KUTIPAN HALAMAN

┌──

Program Kuratorial: Bagaimana kita menyoroti kerja tak terlihat dari mereka yang menjadi penopang kehidupan?
Ali AlAdawy, kurator program “Kami BUKANLAH buruh tak terlihat dari museum atau istanamu,” kata Mereka membuka sesi pemutaran kedua dari program ini yang berfokus pada isu-isu feminisme dan buruh di wilayah Timur Tengah dan Afrika Utara. Ia menjelaskan bahwa bagian dari program ini akan mengeksplorasi isu-isu tenaga kerja yang tidak terlihat dan citra artistik. Pemutaran filem yang diadakan pada Hari Jumat, 30 Agustus 2024 ini disambut dengan antusias oleh para penonton, yang kemudian dilanjutkan dengan sesi tanya jawab yang berlangsung selama kurang lebih satu jam.
Dua filem yang diputar pada sesi ini adalah The Labor Theory of Artistic Value (2024) karya Mary Jirmanus Saba dan A Stone’s Throw (2017) karya Razan AlSalah. Filem pertama menggali konsep dari nilai artistik dan bagaimana hal tersebut bersinggungan dengan kerja tak terlihat dari para seniman yang juga merupakan seorang ibu. Melalui pembacaan dan sekilas pengalaman sang pembuat, filem ini menawarkan eksplorasi yang menyentuh tentang tantangan dalam menyeimbangkan antara kerja kreatif dan tanggung jawab sebagai seorang ibu.
Filem ini mengeksplorasi konsep nilai artistik dan bagaimana hal tersebut bersinggungan dengan ketenagakerjaan, khususnya tenaga kerja tak kasat mata dari para seniman yang juga merupakan seorang ibu. Filem ini menawarkan eksplorasi yang tajam tentang persinggungan antara kerja reproduksi gender dan tuntutan keibuan. Melalui pembacaan melalui teks yang diucapkan dan sekilas tentang bagaimana ia menyeimbangkan peran sebagai ibu dengan karya seninya, Mary Jirmanus Saba berbagi perspektifnya tentang tantangan dalam menyeimbangkan pekerjaan kreatifnya dengan tanggung jawab sebagai ibu. Dalam salah satu adegan, Mary sendiri diperlihatkan sedang memompa ASI sambil mengerjakan karya seninya, menunjukkan bahwa tanggung jawab sebagai ibu yang bekerja sebagai seniman tidak pernah berhenti.

└──

ITEM YANG DITAMPILKAN
┌──

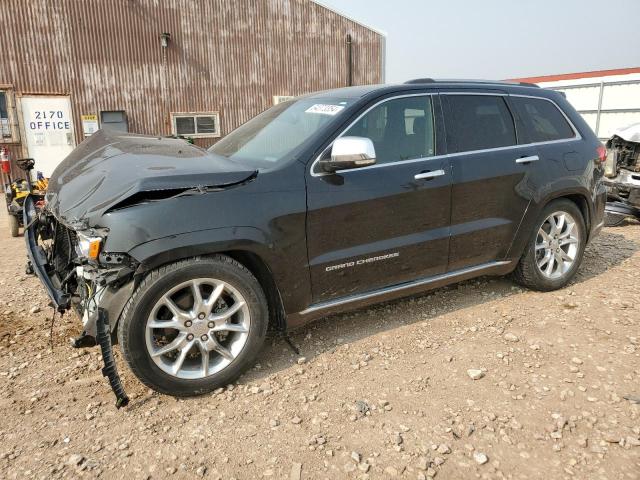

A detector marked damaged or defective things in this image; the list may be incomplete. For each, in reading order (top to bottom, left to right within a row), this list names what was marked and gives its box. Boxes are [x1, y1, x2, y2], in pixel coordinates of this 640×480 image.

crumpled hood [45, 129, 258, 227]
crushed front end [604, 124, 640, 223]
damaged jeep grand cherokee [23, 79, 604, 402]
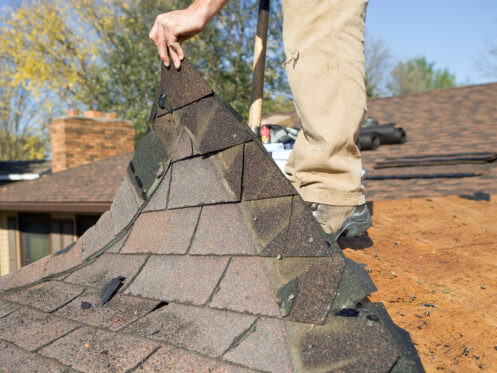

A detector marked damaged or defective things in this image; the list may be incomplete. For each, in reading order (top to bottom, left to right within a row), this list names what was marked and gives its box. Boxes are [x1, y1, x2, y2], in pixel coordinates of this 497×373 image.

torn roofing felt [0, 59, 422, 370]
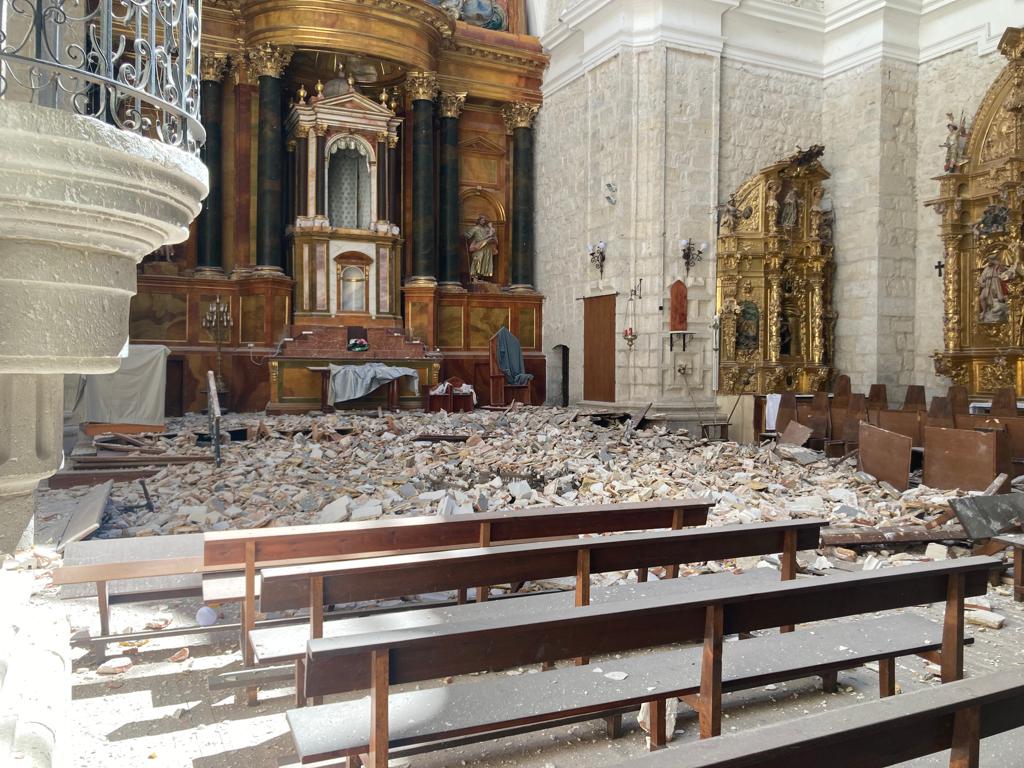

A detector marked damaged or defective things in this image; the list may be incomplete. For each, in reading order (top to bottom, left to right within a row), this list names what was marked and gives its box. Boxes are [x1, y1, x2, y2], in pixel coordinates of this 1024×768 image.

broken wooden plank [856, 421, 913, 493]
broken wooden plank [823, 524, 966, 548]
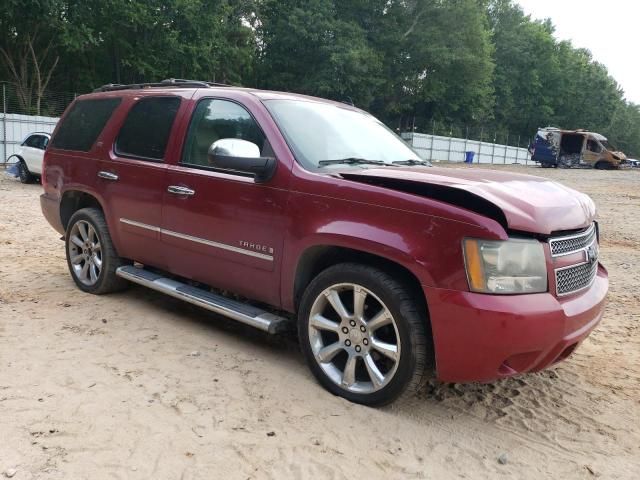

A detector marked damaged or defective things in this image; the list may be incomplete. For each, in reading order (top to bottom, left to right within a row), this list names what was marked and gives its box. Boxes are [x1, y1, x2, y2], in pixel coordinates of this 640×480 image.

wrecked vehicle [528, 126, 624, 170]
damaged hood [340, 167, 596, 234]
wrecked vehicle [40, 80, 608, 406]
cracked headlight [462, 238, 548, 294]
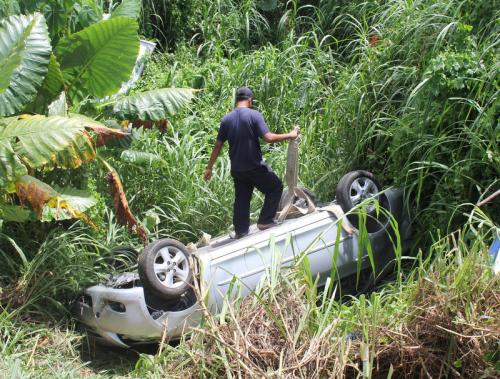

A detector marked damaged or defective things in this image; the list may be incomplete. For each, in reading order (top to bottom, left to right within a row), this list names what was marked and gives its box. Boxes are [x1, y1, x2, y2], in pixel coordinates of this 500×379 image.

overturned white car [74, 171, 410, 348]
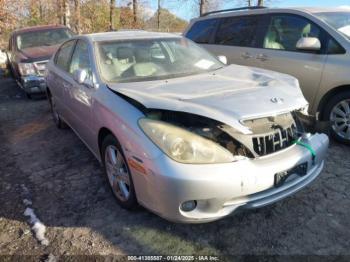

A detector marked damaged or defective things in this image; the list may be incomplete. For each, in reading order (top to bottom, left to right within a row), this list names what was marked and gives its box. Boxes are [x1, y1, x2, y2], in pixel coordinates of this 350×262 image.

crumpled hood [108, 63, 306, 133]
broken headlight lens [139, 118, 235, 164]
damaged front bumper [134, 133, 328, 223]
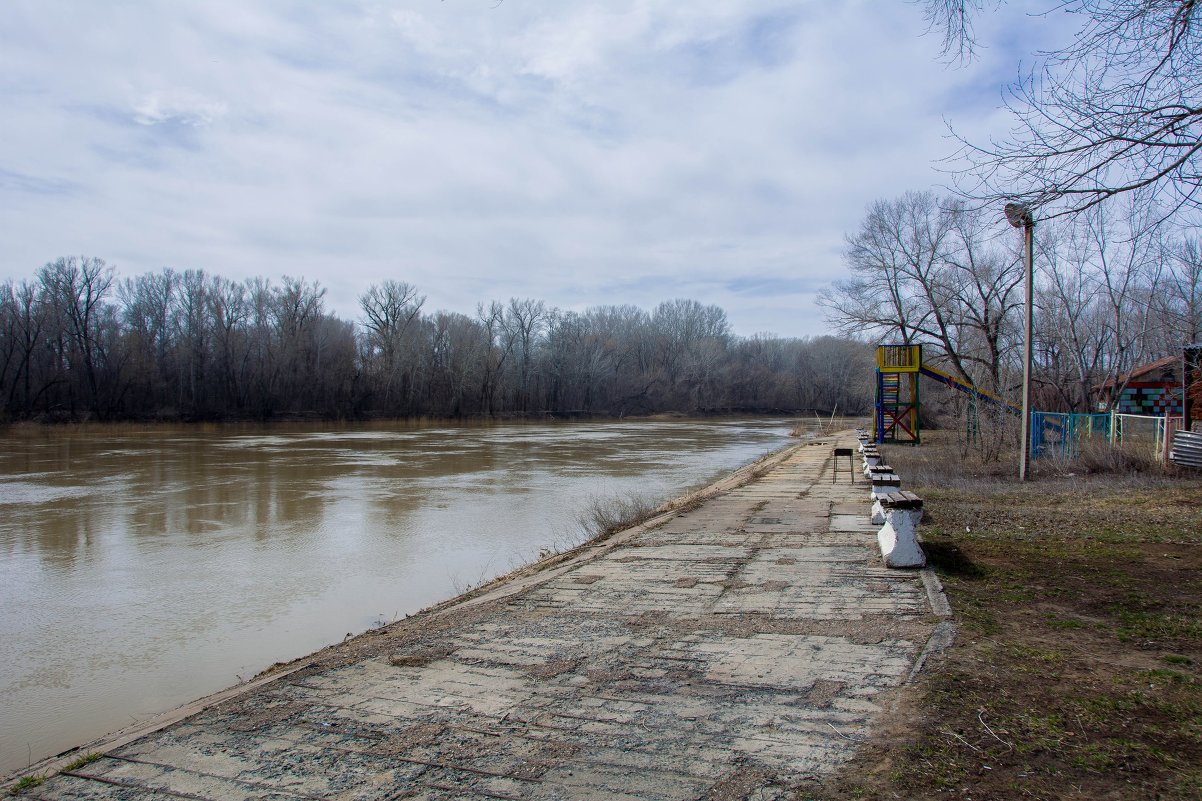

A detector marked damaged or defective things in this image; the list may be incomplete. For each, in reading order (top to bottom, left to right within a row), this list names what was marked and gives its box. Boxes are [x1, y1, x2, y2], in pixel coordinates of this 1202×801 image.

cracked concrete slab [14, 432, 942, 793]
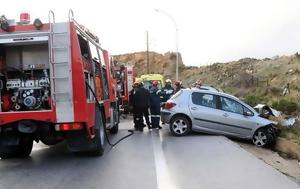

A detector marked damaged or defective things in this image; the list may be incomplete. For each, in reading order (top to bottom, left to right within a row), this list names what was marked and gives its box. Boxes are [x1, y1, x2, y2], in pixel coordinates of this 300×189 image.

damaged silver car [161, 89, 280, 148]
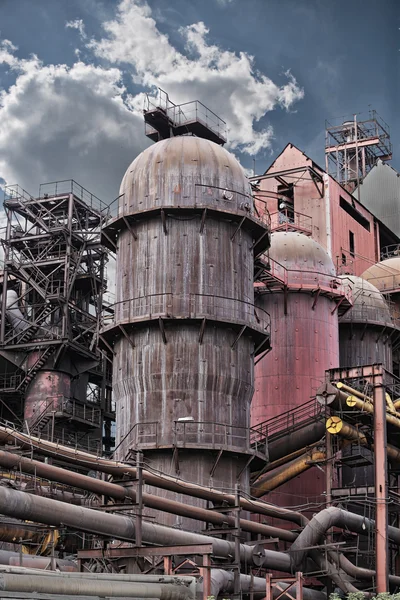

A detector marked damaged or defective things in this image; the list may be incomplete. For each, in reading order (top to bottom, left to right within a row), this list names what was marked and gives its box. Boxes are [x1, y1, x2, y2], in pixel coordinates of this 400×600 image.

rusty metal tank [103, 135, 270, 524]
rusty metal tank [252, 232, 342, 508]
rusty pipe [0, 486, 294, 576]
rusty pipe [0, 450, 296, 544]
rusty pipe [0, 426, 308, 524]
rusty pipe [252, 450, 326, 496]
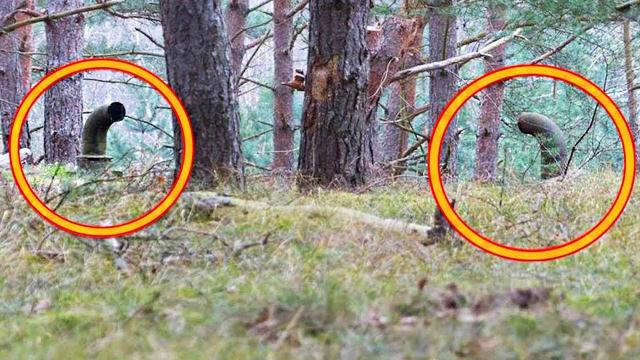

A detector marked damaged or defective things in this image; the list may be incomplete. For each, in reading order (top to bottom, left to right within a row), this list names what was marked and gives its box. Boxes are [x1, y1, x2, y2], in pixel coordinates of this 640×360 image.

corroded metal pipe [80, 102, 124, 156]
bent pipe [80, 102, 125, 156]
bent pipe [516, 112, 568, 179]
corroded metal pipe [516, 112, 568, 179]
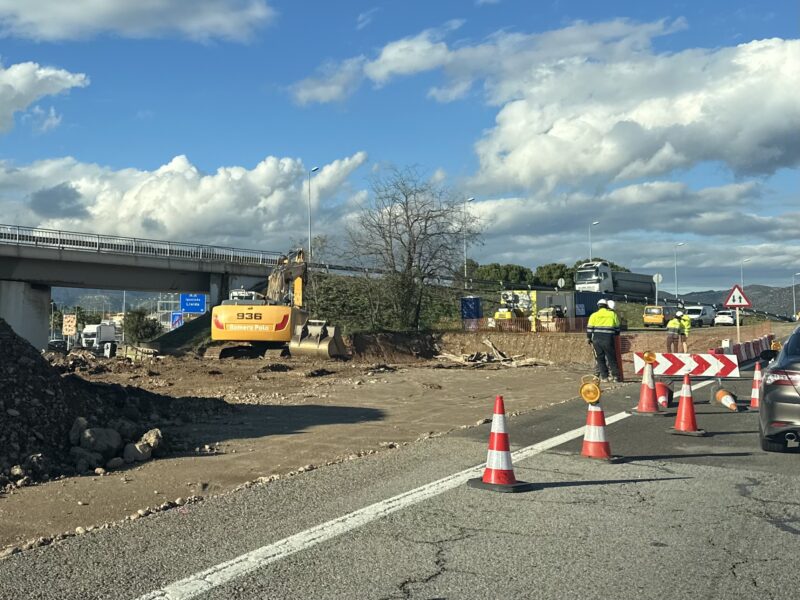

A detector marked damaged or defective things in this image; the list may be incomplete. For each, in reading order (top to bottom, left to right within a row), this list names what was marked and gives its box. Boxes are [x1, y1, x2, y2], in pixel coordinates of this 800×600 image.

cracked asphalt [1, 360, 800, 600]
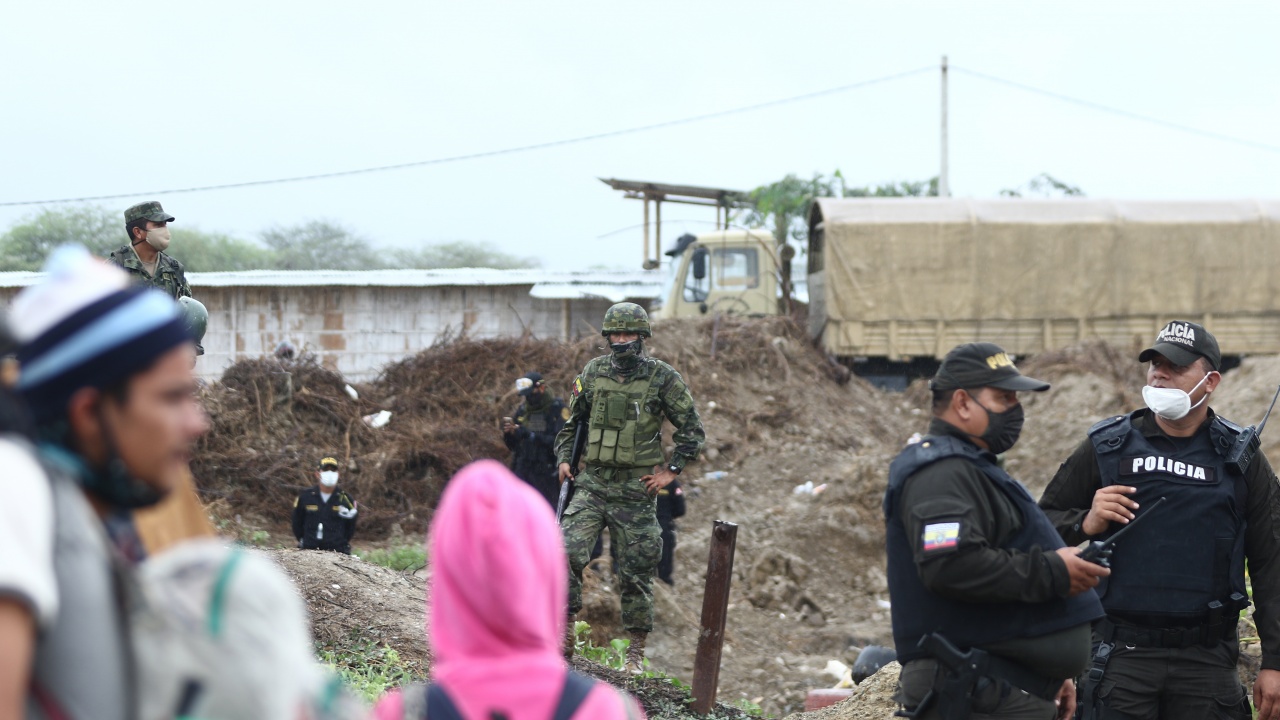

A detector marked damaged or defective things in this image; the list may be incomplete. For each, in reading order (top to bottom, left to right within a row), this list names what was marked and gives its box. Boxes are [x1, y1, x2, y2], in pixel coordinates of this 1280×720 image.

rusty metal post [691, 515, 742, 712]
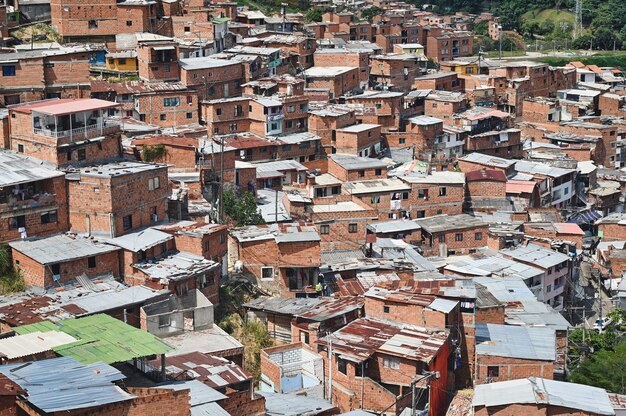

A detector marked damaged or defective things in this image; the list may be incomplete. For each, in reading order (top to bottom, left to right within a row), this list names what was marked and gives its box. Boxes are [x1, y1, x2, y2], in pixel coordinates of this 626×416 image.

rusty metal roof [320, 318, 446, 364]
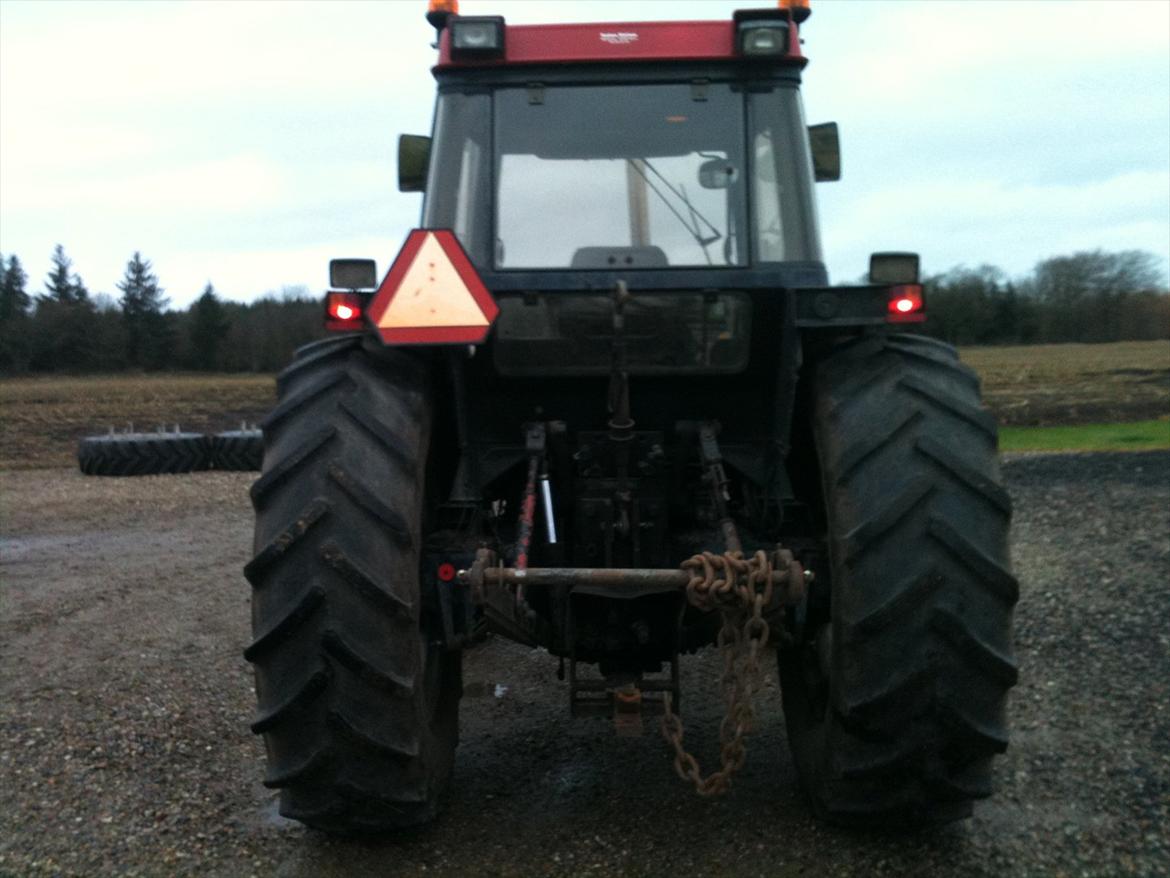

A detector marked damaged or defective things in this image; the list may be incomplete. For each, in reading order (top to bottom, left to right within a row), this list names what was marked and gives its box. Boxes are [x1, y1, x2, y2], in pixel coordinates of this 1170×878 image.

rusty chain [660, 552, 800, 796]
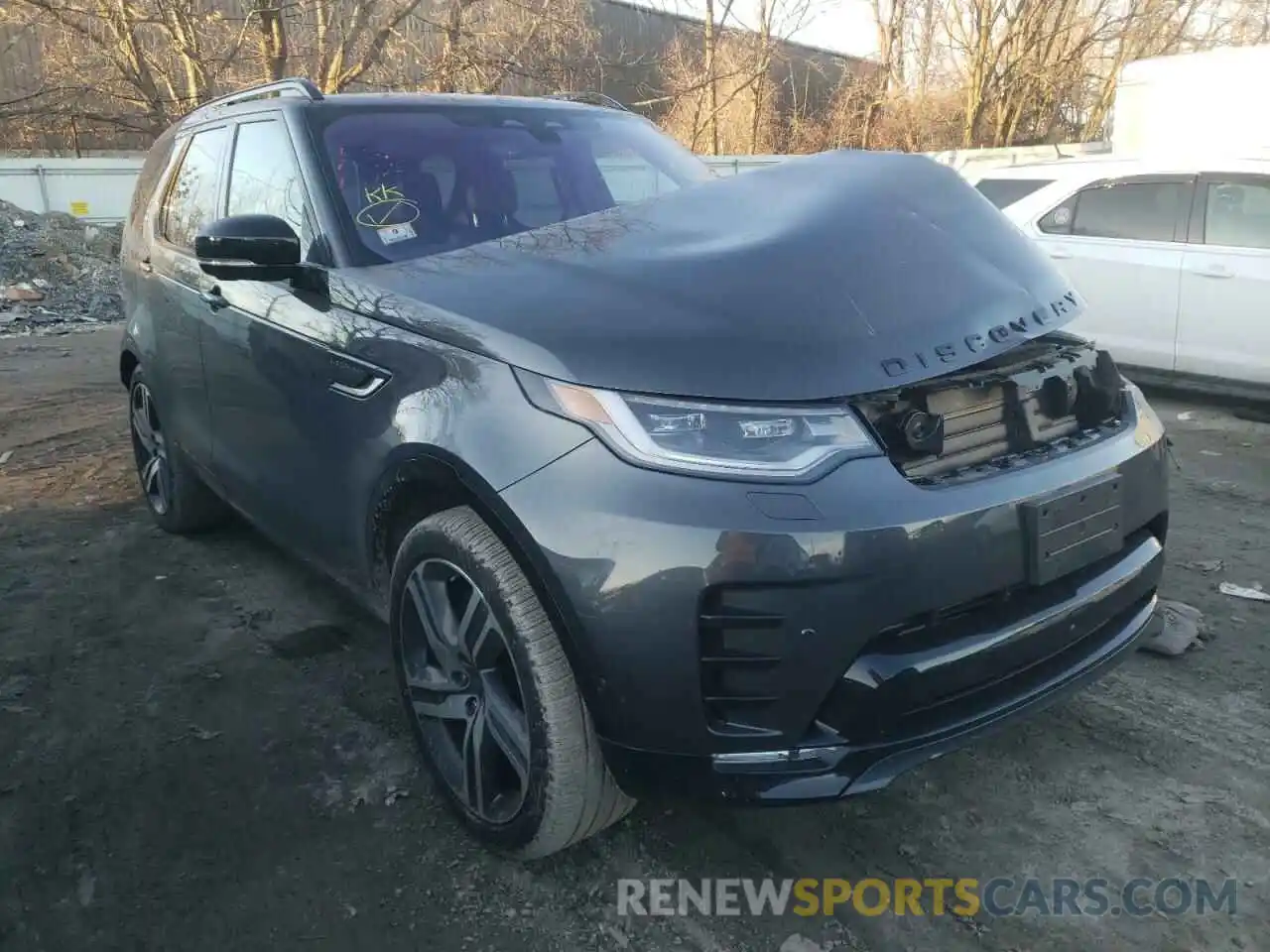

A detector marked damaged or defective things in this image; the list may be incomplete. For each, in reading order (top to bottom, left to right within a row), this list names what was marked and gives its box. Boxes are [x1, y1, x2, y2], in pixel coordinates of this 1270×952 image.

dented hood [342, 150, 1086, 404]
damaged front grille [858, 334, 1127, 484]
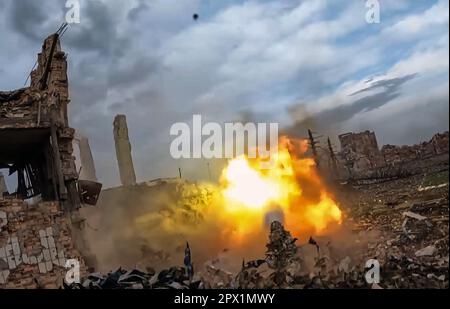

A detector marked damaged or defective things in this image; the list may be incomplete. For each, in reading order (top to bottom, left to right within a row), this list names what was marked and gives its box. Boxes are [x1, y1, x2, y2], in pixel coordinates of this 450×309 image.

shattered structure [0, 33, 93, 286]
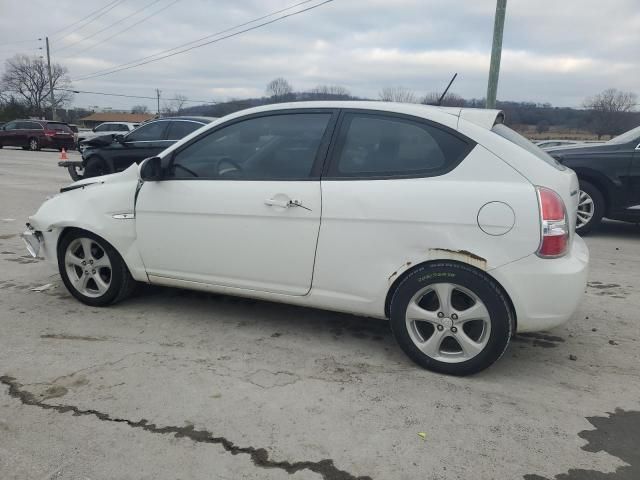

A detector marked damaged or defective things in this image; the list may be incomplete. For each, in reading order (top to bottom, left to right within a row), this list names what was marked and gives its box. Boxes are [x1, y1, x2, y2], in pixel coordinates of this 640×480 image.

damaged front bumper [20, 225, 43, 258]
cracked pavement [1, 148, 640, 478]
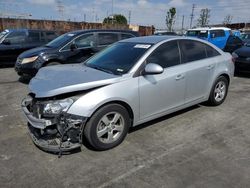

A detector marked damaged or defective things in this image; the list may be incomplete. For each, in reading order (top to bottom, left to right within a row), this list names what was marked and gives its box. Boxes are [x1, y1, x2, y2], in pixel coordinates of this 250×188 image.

└──

KEGIATAN
Tolong tuliskan ulang dengan persis bagian kutipan halaman antara "Filem ini mengeksplorasi" dan "tidak pernah berhenti.", termasuk kedua frasa tersebut.

JAWABAN LATIHAN
Filem ini mengeksplorasi konsep nilai artistik dan bagaimana hal tersebut bersinggungan dengan ketenagakerjaan, khususnya tenaga kerja tak kasat mata dari para seniman yang juga merupakan seorang ibu. Filem ini menawarkan eksplorasi yang tajam tentang persinggungan antara kerja reproduksi gender dan tuntutan keibuan. Melalui pembacaan melalui teks yang diucapkan dan sekilas tentang bagaimana ia menyeimbangkan peran sebagai ibu dengan karya seninya, Mary Jirmanus Saba berbagi perspektifnya tentang tantangan dalam menyeimbangkan pekerjaan kreatifnya dengan tanggung jawab sebagai ibu. Dalam salah satu adegan, Mary sendiri diperlihatkan sedang memompa ASI sambil mengerjakan karya seninya, menunjukkan bahwa tanggung jawab sebagai ibu yang bekerja sebagai seniman tidak pernah berhenti.